[Problem to solve] Reproduce each of the following rows verbatim, changing nothing.

::::::

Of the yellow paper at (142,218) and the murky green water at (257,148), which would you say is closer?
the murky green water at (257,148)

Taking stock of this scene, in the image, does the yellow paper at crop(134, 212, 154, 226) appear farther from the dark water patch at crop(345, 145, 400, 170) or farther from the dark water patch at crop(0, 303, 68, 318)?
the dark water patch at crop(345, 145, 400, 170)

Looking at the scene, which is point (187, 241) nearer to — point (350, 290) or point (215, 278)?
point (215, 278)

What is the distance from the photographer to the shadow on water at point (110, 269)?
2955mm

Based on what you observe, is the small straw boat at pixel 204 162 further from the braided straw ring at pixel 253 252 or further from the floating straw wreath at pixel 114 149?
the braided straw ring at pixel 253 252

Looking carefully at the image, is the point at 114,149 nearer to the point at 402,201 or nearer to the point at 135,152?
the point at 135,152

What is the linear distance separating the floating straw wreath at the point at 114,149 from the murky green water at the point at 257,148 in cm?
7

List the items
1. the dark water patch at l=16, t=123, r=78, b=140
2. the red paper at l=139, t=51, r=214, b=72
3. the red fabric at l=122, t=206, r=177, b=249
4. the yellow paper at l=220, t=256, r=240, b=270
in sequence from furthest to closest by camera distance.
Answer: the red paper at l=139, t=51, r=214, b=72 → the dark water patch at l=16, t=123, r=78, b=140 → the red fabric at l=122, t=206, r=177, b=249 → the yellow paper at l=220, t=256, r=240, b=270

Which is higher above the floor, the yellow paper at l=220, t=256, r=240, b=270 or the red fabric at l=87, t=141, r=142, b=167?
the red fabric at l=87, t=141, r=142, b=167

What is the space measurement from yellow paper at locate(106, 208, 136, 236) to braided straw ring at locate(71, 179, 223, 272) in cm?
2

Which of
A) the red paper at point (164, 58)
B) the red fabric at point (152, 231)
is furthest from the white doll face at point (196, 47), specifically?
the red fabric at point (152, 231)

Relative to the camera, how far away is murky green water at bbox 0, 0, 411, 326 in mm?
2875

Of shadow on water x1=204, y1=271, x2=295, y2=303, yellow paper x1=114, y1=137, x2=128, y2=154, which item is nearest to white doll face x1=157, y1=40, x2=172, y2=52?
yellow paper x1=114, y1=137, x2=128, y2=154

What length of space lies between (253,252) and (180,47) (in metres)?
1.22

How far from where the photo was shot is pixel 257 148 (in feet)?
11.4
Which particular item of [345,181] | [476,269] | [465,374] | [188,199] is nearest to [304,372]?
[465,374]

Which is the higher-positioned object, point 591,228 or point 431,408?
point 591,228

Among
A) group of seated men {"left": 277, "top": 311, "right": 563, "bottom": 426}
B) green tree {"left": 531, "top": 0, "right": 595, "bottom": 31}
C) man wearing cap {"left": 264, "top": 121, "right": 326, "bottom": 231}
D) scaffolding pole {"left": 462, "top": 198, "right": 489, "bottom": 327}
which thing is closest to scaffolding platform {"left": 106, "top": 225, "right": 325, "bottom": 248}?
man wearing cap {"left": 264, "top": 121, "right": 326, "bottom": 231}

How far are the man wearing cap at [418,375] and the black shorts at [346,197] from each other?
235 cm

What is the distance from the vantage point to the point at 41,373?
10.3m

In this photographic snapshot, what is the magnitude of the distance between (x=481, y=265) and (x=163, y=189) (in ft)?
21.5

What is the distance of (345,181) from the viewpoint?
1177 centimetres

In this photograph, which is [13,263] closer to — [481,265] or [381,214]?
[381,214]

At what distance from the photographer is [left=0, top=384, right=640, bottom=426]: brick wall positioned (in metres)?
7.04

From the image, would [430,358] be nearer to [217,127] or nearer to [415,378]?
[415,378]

::::::

[Result of this exercise]
Of the yellow paper at (142,218) and the murky green water at (257,148), which would you say is closer?
the murky green water at (257,148)

Taking stock of this scene, in the image, does the yellow paper at crop(134, 212, 154, 226) appear farther from the dark water patch at crop(345, 145, 400, 170) or farther from the dark water patch at crop(0, 303, 68, 318)?
the dark water patch at crop(345, 145, 400, 170)

Looking at the scene, which is point (187, 241) nearer to — point (350, 290) or point (215, 278)?
point (215, 278)

What is the distance from the photographer to the shadow on water at point (110, 269)?
2955mm

Based on what you observe, is the small straw boat at pixel 204 162 further from the braided straw ring at pixel 253 252 or further from the floating straw wreath at pixel 114 149?
the braided straw ring at pixel 253 252

Looking carefully at the image, is the point at 114,149 nearer to the point at 402,201 or nearer to the point at 135,152?
the point at 135,152

What is the linear distance separating the floating straw wreath at the point at 114,149 from the murky green water at the point at 257,148 in cm?
7

List the items
1. the dark water patch at l=16, t=123, r=78, b=140
2. the red paper at l=139, t=51, r=214, b=72
3. the red fabric at l=122, t=206, r=177, b=249
4. the yellow paper at l=220, t=256, r=240, b=270
in sequence from furthest to closest by camera distance.
Answer: the red paper at l=139, t=51, r=214, b=72 → the dark water patch at l=16, t=123, r=78, b=140 → the red fabric at l=122, t=206, r=177, b=249 → the yellow paper at l=220, t=256, r=240, b=270

Which is higher above the floor, the yellow paper at l=220, t=256, r=240, b=270 or the red fabric at l=87, t=141, r=142, b=167?
the red fabric at l=87, t=141, r=142, b=167

What is the space measurement from yellow paper at locate(106, 208, 136, 236) to braided straw ring at locate(71, 179, 223, 272) in cm?
2

Which of
A) the red paper at point (164, 58)
B) the red fabric at point (152, 231)
is furthest from the white doll face at point (196, 47), specifically?
the red fabric at point (152, 231)

Relative to the camera, how far away is murky green water at bbox 0, 0, 411, 326 in mm?
2875

Of shadow on water x1=204, y1=271, x2=295, y2=303, yellow paper x1=114, y1=137, x2=128, y2=154, which item is nearest to white doll face x1=157, y1=40, x2=172, y2=52?
yellow paper x1=114, y1=137, x2=128, y2=154

What length of space lies between (253,252) and (180,47) (in metres)?
1.22

How far from where the photo was shot is pixel 257 148 (in feet)?
11.4
Which particular item of [345,181] | [476,269] | [465,374] | [188,199] is nearest to [304,372]?
[465,374]

Which is the higher-positioned object, point 591,228 or point 431,408?
point 591,228

Among
A) group of seated men {"left": 277, "top": 311, "right": 563, "bottom": 426}
B) green tree {"left": 531, "top": 0, "right": 595, "bottom": 31}
C) man wearing cap {"left": 264, "top": 121, "right": 326, "bottom": 231}
D) scaffolding pole {"left": 462, "top": 198, "right": 489, "bottom": 327}
which thing is closest to scaffolding platform {"left": 106, "top": 225, "right": 325, "bottom": 248}?
man wearing cap {"left": 264, "top": 121, "right": 326, "bottom": 231}

How far are the man wearing cap at [418,375] and the black shorts at [346,197] from each other?
235 cm

What is the distance from the vantage point to the point at 41,373?
10.3m

In this photographic snapshot, what is the magnitude of the distance between (x=481, y=265) and (x=163, y=189) (in ft)?
21.5

What is the distance of (345,181) from the viewpoint?
1177 centimetres

In this photograph, which is [13,263] closer to — [481,265] or [381,214]?
[381,214]

At what distance from the photographer is [left=0, top=384, right=640, bottom=426]: brick wall positioned (in metres)?
7.04

From the image, would [430,358] be nearer to [217,127] or nearer to [415,378]?
[415,378]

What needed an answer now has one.